High electron mobility in epitaxial SnO2−x in semiconducting regime

Abstract

We investigated the electronic transport properties of epitaxial SnO2−x thin films on r-plane sapphire substrates. The films were grown by pulsed laser deposition technique and its epitaxial growth direction was [101] and the in-plane alignment was of SnO2−x [010]//Al2O3[12̄10]. When the SnO2−x films were grown in the oxygen pressure of 30 mTorr, we have found the electron mobility of the 30 nm thick SnO2−x thin films strongly dependent on the thicknesses of the fully oxidized insulating SnO2 buffer layer. When the buffer layer thickness increased from 100 nm to 700 nm, the electron mobility of values increased from 23 cm2 V−1 s−1 to 106 cm2 V−1 s−1 and the carrier density increased from 9 × 1017 cm−3 to 3 × 1018 cm−3, which we attribute to reduction of large density of dislocations as the buffer layer thickness increases. In addition, we studied the doping dependence of the electron mobility of SnO2−x thin films grown on top of 500 nm thick insulating SnO2 buffer layers. The oxygen vacancy doping level was controlled by the oxygen pressure during deposition.

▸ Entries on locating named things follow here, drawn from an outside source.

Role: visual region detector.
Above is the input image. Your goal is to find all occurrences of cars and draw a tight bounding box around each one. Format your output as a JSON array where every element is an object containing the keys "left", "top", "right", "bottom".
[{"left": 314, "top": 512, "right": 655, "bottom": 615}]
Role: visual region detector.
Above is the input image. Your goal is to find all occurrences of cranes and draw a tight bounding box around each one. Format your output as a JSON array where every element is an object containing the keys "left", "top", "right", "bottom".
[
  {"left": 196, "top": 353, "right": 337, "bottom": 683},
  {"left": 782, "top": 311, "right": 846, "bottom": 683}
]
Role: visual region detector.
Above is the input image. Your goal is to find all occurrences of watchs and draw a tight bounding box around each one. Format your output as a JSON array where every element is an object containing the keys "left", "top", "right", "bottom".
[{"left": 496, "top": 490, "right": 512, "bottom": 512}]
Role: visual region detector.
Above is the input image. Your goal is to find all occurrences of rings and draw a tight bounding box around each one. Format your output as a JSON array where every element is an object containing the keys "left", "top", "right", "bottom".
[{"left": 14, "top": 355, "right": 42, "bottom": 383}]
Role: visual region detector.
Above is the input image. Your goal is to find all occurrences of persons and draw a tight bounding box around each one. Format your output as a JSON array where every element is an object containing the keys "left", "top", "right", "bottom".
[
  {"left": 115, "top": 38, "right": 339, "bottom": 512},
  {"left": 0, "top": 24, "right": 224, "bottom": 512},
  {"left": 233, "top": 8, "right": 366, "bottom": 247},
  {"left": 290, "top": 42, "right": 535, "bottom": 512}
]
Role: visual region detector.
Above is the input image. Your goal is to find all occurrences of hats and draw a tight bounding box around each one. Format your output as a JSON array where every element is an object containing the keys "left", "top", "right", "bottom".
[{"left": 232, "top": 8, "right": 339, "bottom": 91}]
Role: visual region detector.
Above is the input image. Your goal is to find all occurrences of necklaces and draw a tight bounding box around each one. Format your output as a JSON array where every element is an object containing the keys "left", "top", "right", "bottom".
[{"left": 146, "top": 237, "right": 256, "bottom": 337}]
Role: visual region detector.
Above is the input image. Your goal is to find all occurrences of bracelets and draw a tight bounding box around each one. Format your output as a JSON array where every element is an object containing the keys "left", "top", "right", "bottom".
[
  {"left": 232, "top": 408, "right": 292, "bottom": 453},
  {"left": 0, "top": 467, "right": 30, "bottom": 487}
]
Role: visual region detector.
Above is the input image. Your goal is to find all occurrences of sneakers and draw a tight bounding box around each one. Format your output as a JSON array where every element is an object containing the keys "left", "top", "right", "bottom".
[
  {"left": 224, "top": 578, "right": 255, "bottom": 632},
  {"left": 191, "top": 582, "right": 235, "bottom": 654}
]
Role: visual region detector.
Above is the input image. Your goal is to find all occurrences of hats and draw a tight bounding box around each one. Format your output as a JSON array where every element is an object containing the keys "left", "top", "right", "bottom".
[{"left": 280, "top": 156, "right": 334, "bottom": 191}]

As the oxygen pressure increased to 47.5 mTorr, the carrier density was found to decrease to 9.1 × 1016 cm−3 and the electron mobility values to 13 cm2 V−1 s−1, which is consistent with the dislocation limited transport properties. We also checked the conductance change of the SnO2−x during thermal annealing cycles, demonstrating unusual stability of its oxygen. The correlation between the electronic transport properties and microstructural defects investigated by the transmission electron microscopy was drawn. The excellent oxygen stability and high electron mobility of low carrier density SnO2−x films demonstrate its potential as a transparent oxide semiconductor.